(Challenge 1) In the home maintenance article, how much does a pair of stainless steel braided washer hoses cost?
(Challenge 2) Pick up the home maintenance article after its last sentence and keep writing it in the same style.

12 Home Maintenance Jobs You Don’t Always Think About

You check the smoke alarms twice a year. You change the furnace filter every three months. Good. But last week, your neighbor found a puddle spreading from the washing machine into the hallway. The floor joists were soft. The repair estimate? $4,200. Her insurance adjuster said the damage fell under “ongoing maintenance,” not a sudden event. The claim was denied.

That denial happens more often than people realize. According to a 2026 J.D. Power study of homeowner claims satisfaction, 23% of denied claims involved damage that insurers classified as preventable through routine maintenance. That’s nearly one in four.

Your home insurance policy is built on the assumption you’ll keep the place in working order. Let it slide, and you’re the one holding the bill. Here are 12 jobs most homeowners forget — and what happens when you do.

1. The Washing Machine Fill Hose — A $5 Part That Can Cost $10,000

Those braided rubber hoses connecting your washer to the wall look harmless. They’re not. The National Association of Home Builders reports that washing machine hose failures cause more than $150 million in water damage claims annually in the U.S.

Rubber hoses degrade from the inside out. You can’t see the cracking until it’s too late. The burst happens when you’re at work or asleep. Water runs for hours.

What to do about it

Replace standard rubber hoses with stainless steel braided hoses. They cost $15–$25 per pair at any hardware store. Replace them every five years regardless of appearance. Write the installation date on the hose with a permanent marker.

Real claim example: A single-family home in Ohio had a hose burst at 2 a.m. Water damage to the first floor and basement totaled $18,700. The homeowner’s policy covered it, but the deductible was $2,500. A $20 hose would have prevented the entire event.

2. Gutter Cleaning — The One Job That Protects Your Foundation

This sounds obvious, but the data says otherwise. A 2026 survey by Angi found that 41% of homeowners clean their gutters less than once a year. Clogged gutters don’t just cause overflow. They cause ice dams in winter and saturated soil against your foundation in spring.

Water pooling around the foundation is the leading cause of basement leaks. Most standard homeowners policies exclude damage from “earth movement” and “water below the surface.” That includes hydrostatic pressure pushing water through your basement walls.

Frequency and cost

Clean gutters twice a year — late spring and late fall. In areas with heavy tree cover, three times. Professional cleaning runs $100–$250 per visit. DIY with a ladder and gloves costs nothing but time.

Insurance angle: If your basement floods because gutters were clogged for months, the adjuster will likely call it a maintenance issue. AM Best-rated insurers have tightened language around “continuous or repeated seepage” in recent policy forms. Read your exclusions carefully.

3. Refrigerator Coil Cleaning — Your Appliance’s Silent Killer

The coils on the back or bottom of your refrigerator dissipate heat. When they’re coated in dust, the compressor runs harder and longer. A 2026 study by the Appliance Standards Awareness Project found that dirty coils can increase energy consumption by up to 35% and reduce the lifespan of the refrigerator by 2–3 years.

Replacing a refrigerator costs $800–$2,500. Cleaning the coils costs nothing and takes 10 minutes.

(Material)

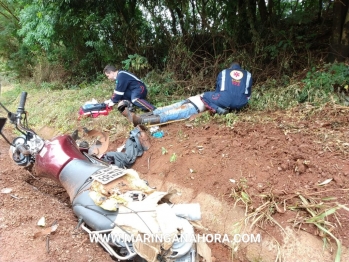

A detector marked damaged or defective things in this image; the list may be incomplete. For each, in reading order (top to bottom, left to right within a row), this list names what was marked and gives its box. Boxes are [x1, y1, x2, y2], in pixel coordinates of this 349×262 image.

overturned motorcycle [0, 91, 207, 262]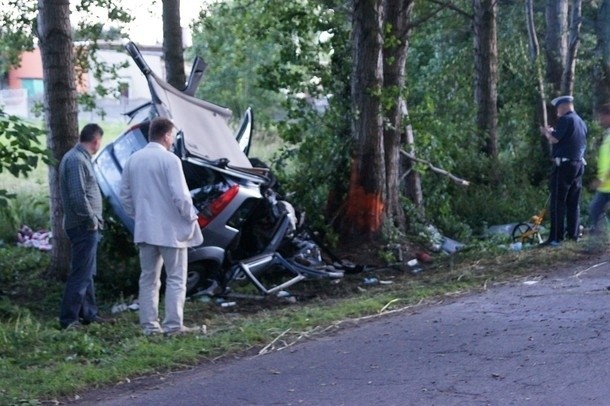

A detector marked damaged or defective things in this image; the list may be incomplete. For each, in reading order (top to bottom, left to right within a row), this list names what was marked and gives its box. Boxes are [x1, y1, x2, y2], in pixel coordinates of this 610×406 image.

wrecked car [93, 42, 344, 298]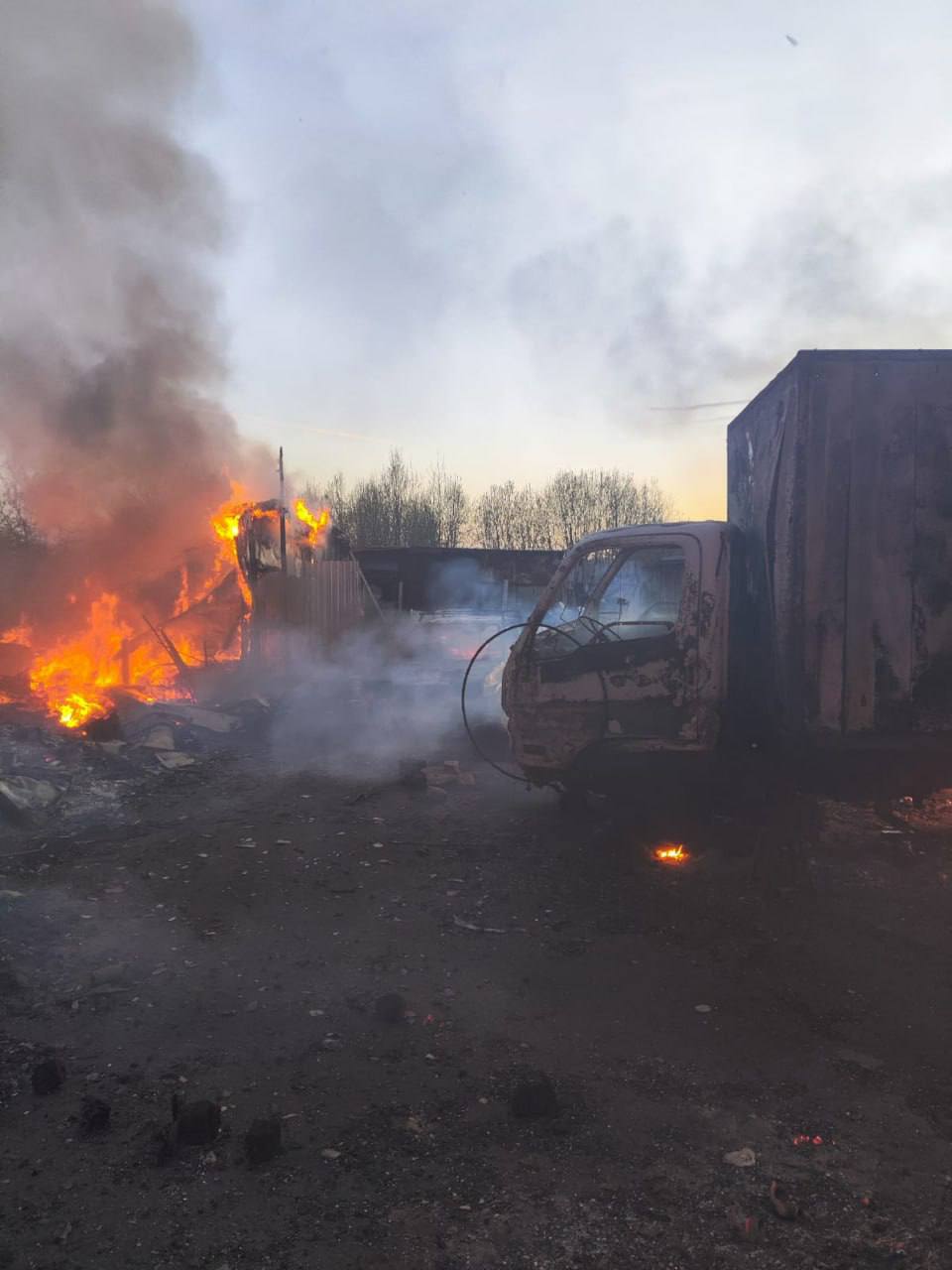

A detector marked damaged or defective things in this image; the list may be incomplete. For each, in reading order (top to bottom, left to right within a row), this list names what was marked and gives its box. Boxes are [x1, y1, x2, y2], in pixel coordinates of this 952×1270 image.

burnt truck [502, 347, 952, 782]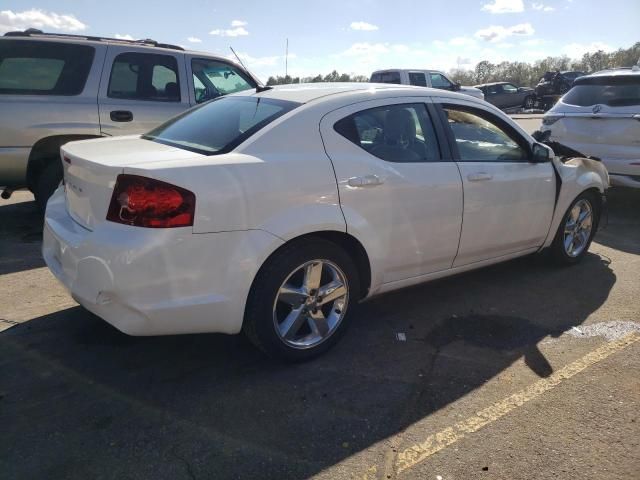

(Exercise answer 1) $15–$25 per pair.

(Exercise answer 2)
How to do it

Unplug the fridge. Pull it away from the wall. Use a vacuum with a brush attachment or a coil cleaning brush ($8 at a hardware store). Do this every six months. Mark it on your calendar alongside the smoke alarm battery change.

Failure mode: Most people skip this because they don’t see the coils. Out of sight, out of mind. But the compressor failure that results isn’t covered by your homeowner’s insurance — it’s a mechanical breakdown, not a covered peril.

4. Water Heater Anode Rod Inspection — The Tank’s Sacrificial Lamb

Inside every glass-lined water heater is a metal rod called the anode. It corrodes intentionally so the tank doesn’t. Once the rod is consumed, the tank starts rusting. A leak follows.

Most homeowners never check it. The result: a 10-year water heater fails at year 7 because the anode rod was gone at year 5.

Water Heater Type Anode Rod Lifespan Replacement Cost (DIY) New Tank Cost (installed)
Gas, 40-gallon 3–5 years $25–$40 $900–$1,500
Electric, 50-gallon 4–6 years $25–$40 $1,000–$1,800
Tankless No anode rod N/A $2,500–$4,500

Check the anode rod every three years. If it’s less than ½ inch thick or coated in calcium, replace it. A socket wrench and a breaker bar are all you need. The water heater manufacturer’s warranty may require proof of anode rod inspection. Keep a log.

5. Attic Ventilation and Insulation Verification

You probably checked your attic insulation once. Maybe never. But insulation settles, and rodents move it. Vents get blocked by debris or nests. The result: ice dams in winter, excessive heat buildup in summer, and higher energy bills year-round.

Ice dams alone cause an estimated $1 billion in property damage annually in the U.S., according to the Insurance Information Institute. Many policies cover the water damage inside the house but not the cost to repair the roof or the gutters damaged by the ice dam itself.

What to look for

Go into the attic on a sunny day. Look for daylight coming through the roof deck — that’s a leak waiting to happen. Check that insulation is evenly distributed and not blocking soffit vents. Ensure bathroom fans vent outside, not into the attic space.

State-specific note: In Minnesota and Wisconsin, insurance companies have begun adding specific exclusions for ice dam damage unless the homeowner can prove the attic was properly ventilated. Check your policy if you live in a snow-prone state.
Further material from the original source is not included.